Arizona and Maine were not particularly competitive in 2008, but two new polls released Wednesday show that both states could be in play in 2012.
Sen. John McCain, R-Ariz., carried his home state by nine points three years ago. But President Obama holds a five-point lead (45 percent to 40 percent) in the Grand Canyon State over his closest GOP competitor, former Massachusetts Gov.

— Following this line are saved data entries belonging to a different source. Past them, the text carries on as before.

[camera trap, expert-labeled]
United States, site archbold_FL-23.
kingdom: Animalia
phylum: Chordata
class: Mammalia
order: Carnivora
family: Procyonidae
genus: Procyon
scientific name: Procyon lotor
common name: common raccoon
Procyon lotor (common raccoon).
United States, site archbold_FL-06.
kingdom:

Mitt Romney, according to a poll from the Phoenix-based Behavior Research Center.
McCain was able to keep Arizona out of the swing-state column by overperforming among Hispanic voters -- a growing part of the state's electorate -- by about 10 points, comparing exit polls in the state with those nationwide.

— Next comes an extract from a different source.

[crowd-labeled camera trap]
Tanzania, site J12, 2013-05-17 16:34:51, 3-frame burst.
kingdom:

Meanwhile, Obama carried Maine by a whopping 18 points in 2008, but a poll from Critical Insights in Portland shows he and Romney in a virtual tie, with the president leading by a just a single point, 41 percent to 40 percent.

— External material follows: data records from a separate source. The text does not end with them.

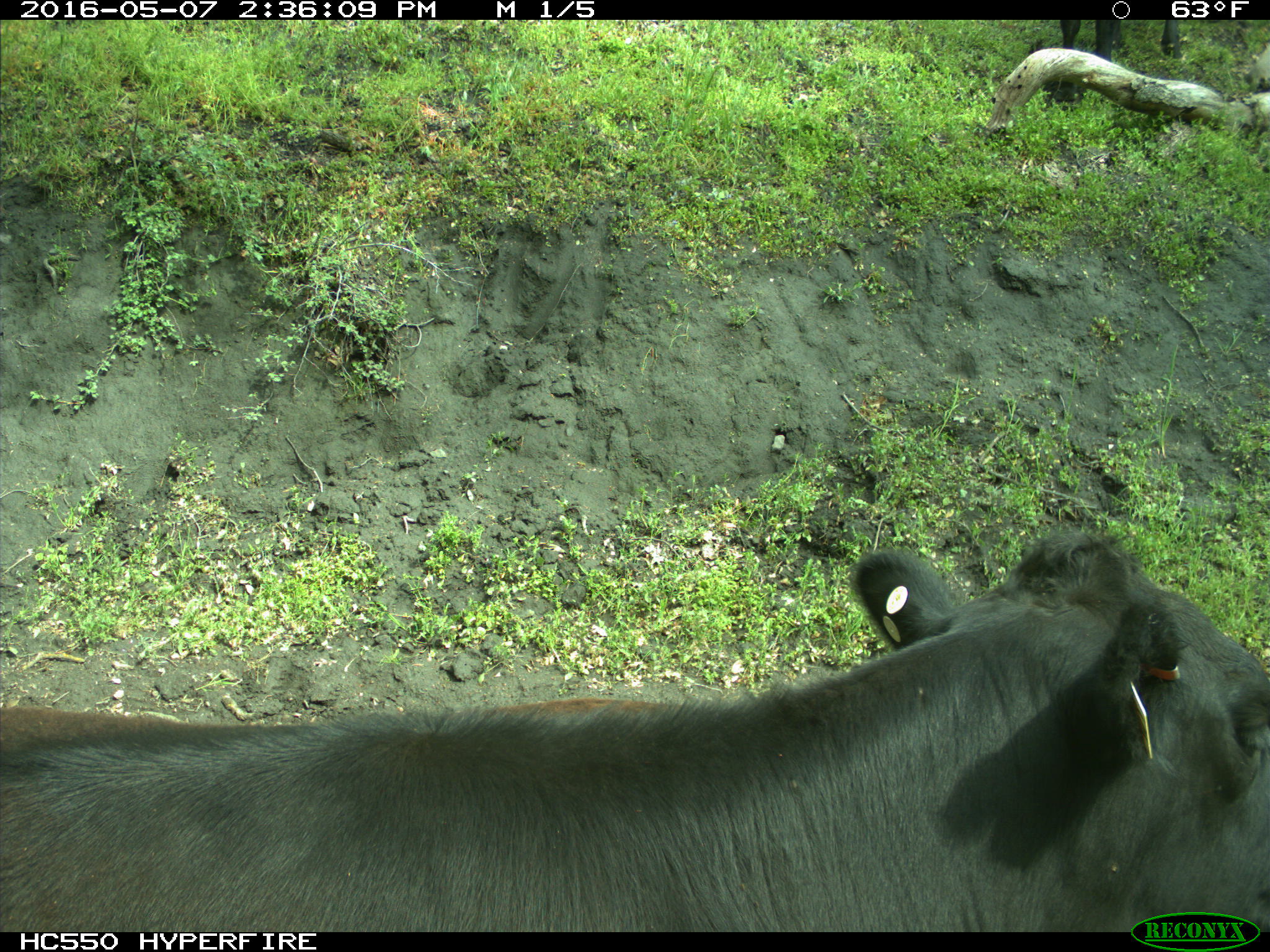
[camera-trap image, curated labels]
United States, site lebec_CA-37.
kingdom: Animalia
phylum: Chordata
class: Mammalia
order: Artiodactyla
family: Bovidae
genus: Bos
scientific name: Bos taurus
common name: domestic cow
Bos taurus (domestic cow).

Likely voters in Maine have soured on Obama, with just 43 percent saying that they have a favorable opinion of him, according to the poll.
The Arizona poll was conducted Oct. 13-24, surveying 581 registered voters. The margin of error is +/- 4.1 percent.
The Maine poll was conducted Oct. 18-23, surveying 600 likely voters in Maine. The margin of error is +/- 4.0 percent.